Another boring commute

My life is a commute.  Each week I teach twenty-some-odd classes at businesses across the city.  After living in Prague for 17 months my commute has become a chore.  I usually feel like a hard-nosed local, reading prodigiously on the tram and leaving the scenery to the tourists.  However, after a conversation with my friend Stacy I realized that compared to the bleak, repetitive and subterranean F-Train commute I left behind, even my rather drab winter travels through Prague are interesting and often beautiful.

The Metro is a bit nicer than the Subway

On Monday morning I catch the yellow Metro from Českomoravská to Anděl, a buzzing hub of modern commerce, for my first two classes.

Andel, a major tram hub

The views from the 7th floor conference rooms of ING are some of my favorites though my photography fails to show the splendor of the city stretching out along the contours of the river valley.  From these rooms you can see the castle Vyšehrad in the distance, ancient battlements cutting through the forested back of Petřiny, and the spires of dozen churches rising above the city.

From Anděl I usually swing past my school and plan a couple lessons before my next class which is right in the heart of the city at Václavské náměstí.  

Wenceslas Square, the National Museum in the distance

The crowds of tourists are typical and I’m not ashamed to often join them in grabbing a quick lunch of Bavorsky Klobasa from the street vendors here.

I have class with a future tennis champion at the Český Lawn – Tennis Klub on an island in the Vlatava. 

Some of the tennis courts visible to the left

There is also a rather nice view of the castle in the distance on the other side of the bridge.

The castle in the distance

And of course, one of the locks.

I was once late for watching a ship cycle through this lock.

Tuesday mornings I grab tram #19 through Žižkov past my old flat and the massive Olšany Cemetery where Kafka is buried.

A walled and forested home for the dead

Wednesday morning I teach at a law firm tucked into a courtyard off a high end shopping center adjacent to Václavské náměstí.  Getting there from the metro means walking through the famous Powder Gate.  Later in the day I take the tram down the river to a beautiful suburb on a hill overlooking the city.

The Powder Gate is so named for it's history as an arms depot.

It’s fun to find new paths between nearby classes which utilize the small streets and alleys that Prague is famous for.  I try to skirt the main tourist zones as much as possible.

Typical streets in the old town. The tower pictured rise above the courtyard of the old Oxford TEFL, where I studied after I arrived in Prague.
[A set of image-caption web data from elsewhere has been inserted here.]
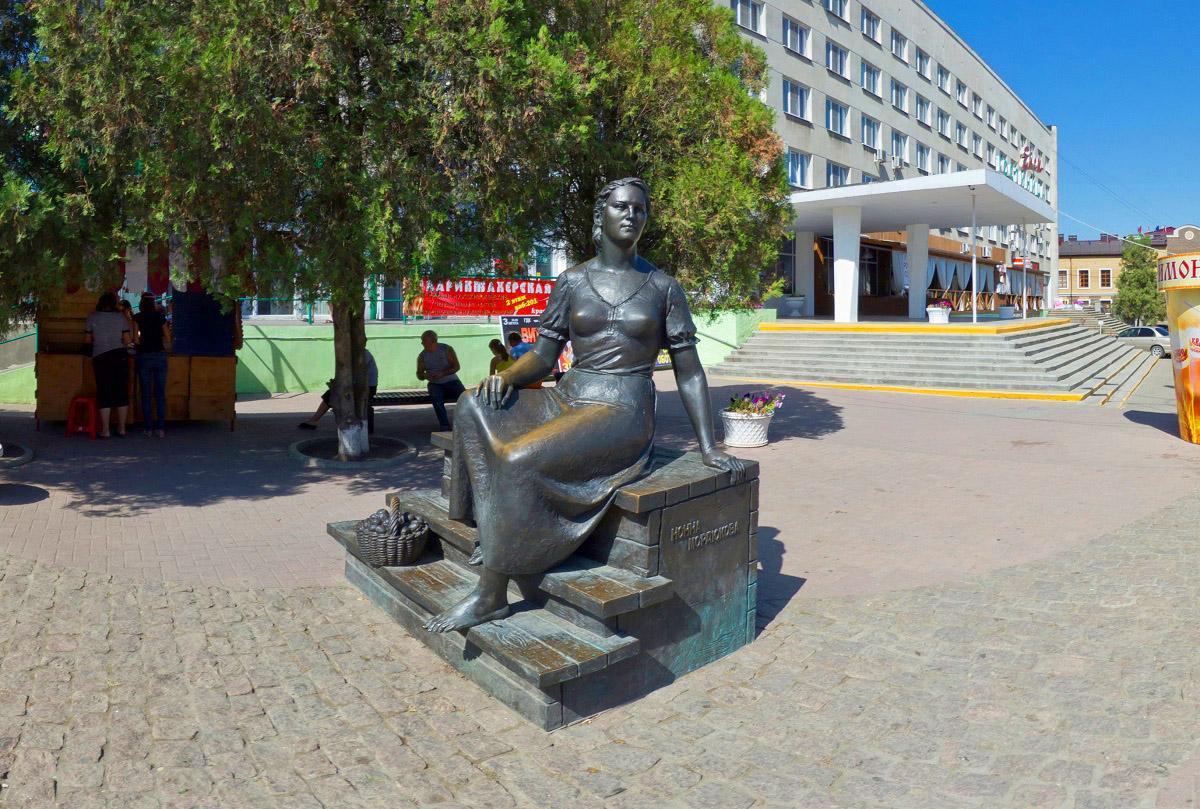 Фото: Памятник Нонне Мордюковой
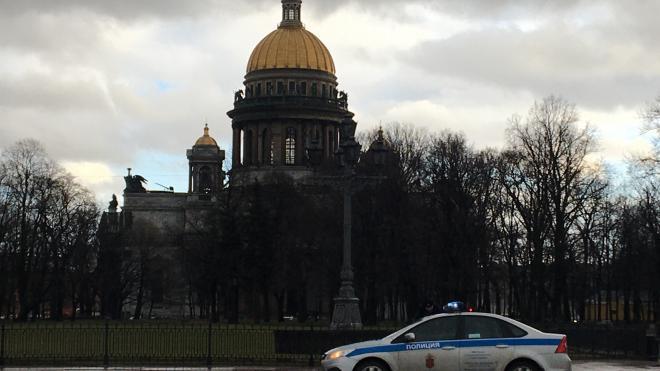 """Полковник внутренней службы назвал позором преступления петербургских """"скинхедов"""""""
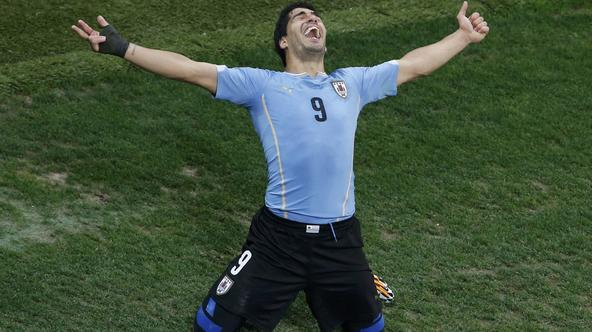 Uruguay's Luis Suarez celebrates scoring his team's second goal against England during their 2014 World Cup Group D soccer match at the Corinthians arena in Sao Paulo June 19, 2014.  REUTERS/Paulo Whitaker (BRAZIL  - Tags: SOCCER SPORT WORLD CUP TPX IMAGE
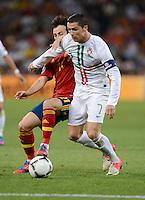 FUSSBALL  EUROPAMEISTERSCHAFT 2012   HALBFINALE Portugal - Spanien                  27.06.2012 David Silva (li, Spanien) gegen Cristiano Ronaldo (re, Portugal)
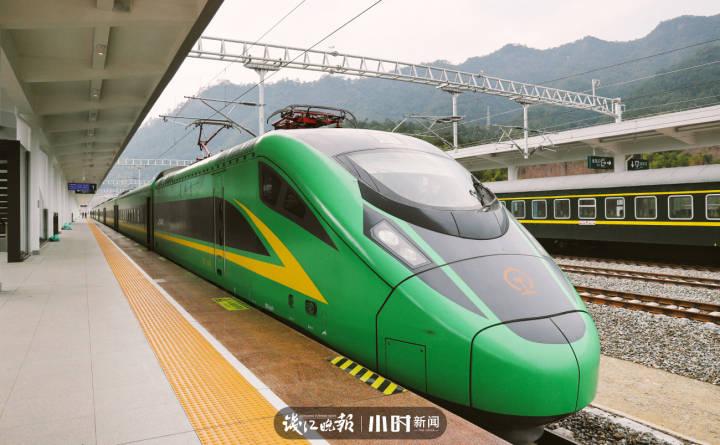 """1月22日,庆元火车站,""""绿巨人""""整装待发。.jpg"""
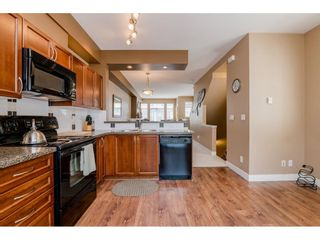 """Photo 10: 73 19932 70 Avenue in Langley: Willoughby Heights Townhouse for sale in """"Summerwood"""" : MLS®# R2388854"""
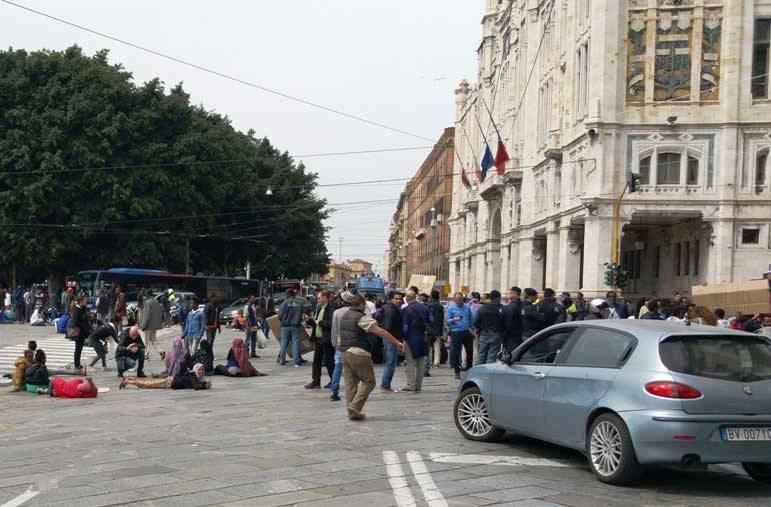"""Tonelli (Sap) scrive al ministro Alfano: """"Immigrazione e sbarchi in Sardegna, situazione sta sfuggendo di mano"""""""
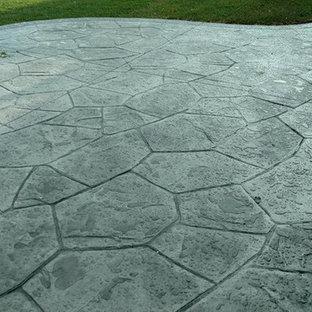 Idee per un grande patio o portico tradizionale dietro casa con un focolare, cemento stampato e nessuna copertura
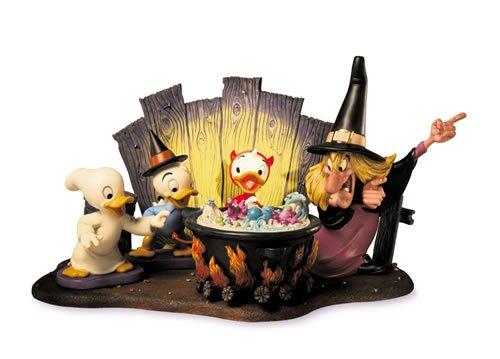 Wdcc Disney Classics Trick or Treat Nephew Duck Lil Witch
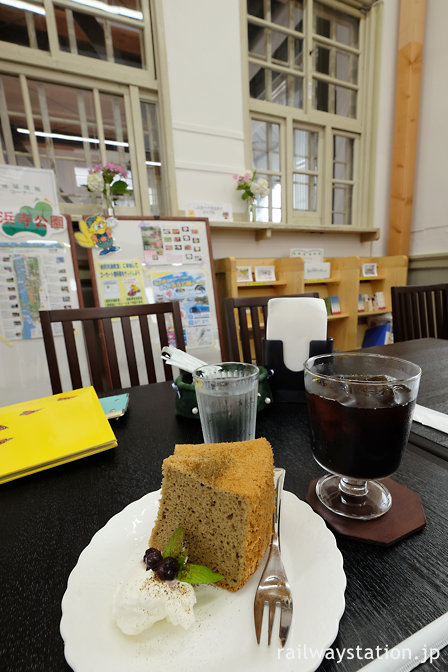 堺市、南海浜寺公園駅旧駅舎のカフェ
But I often catch glimpses of the famous sights, like the Astronomical Clock in Old Town Square, as I run to-and-fro.

The Astronomical Clock of Old Town Sq squashed between buildings

They are also useful for staying warm and dry

One of my favorite things about Prague is it’s many passageways – both secret and public – through, under and around the cramp buildings of the old city.   They are sometimes heavily advertised and filled with businesses while at other times you feel like you’re trespassing through someones back yard.  My rule of thumb for Old Town is that quickest way between two points involves at least one trip through a pasaż.  

On Thursdays I have to cross the infamous “suicide bridge” out near Vyšehrad.  The bridge allows commuters to walk, drive or ride over the neighborhood of Nusle.  It’s a massive construction which takes ten minutes to cross.  It’s hell in the rain and snow.

It takes ten minutes to cross this bridge

The best is on Friday when I finish the day at a restaurant near Charles Bridge.

My final class of the week is to the left of the tower

It offers some tremendous views of the Castle and Charles Bridge.

A typical view of the castle from the Vlatava

This week instead of elbowing tourists out of the way to stay on schedule I was doing it to take photographs of the scenery.  Next week I’ll have to try extra hard to ignore the scenery so I can feel like a local again.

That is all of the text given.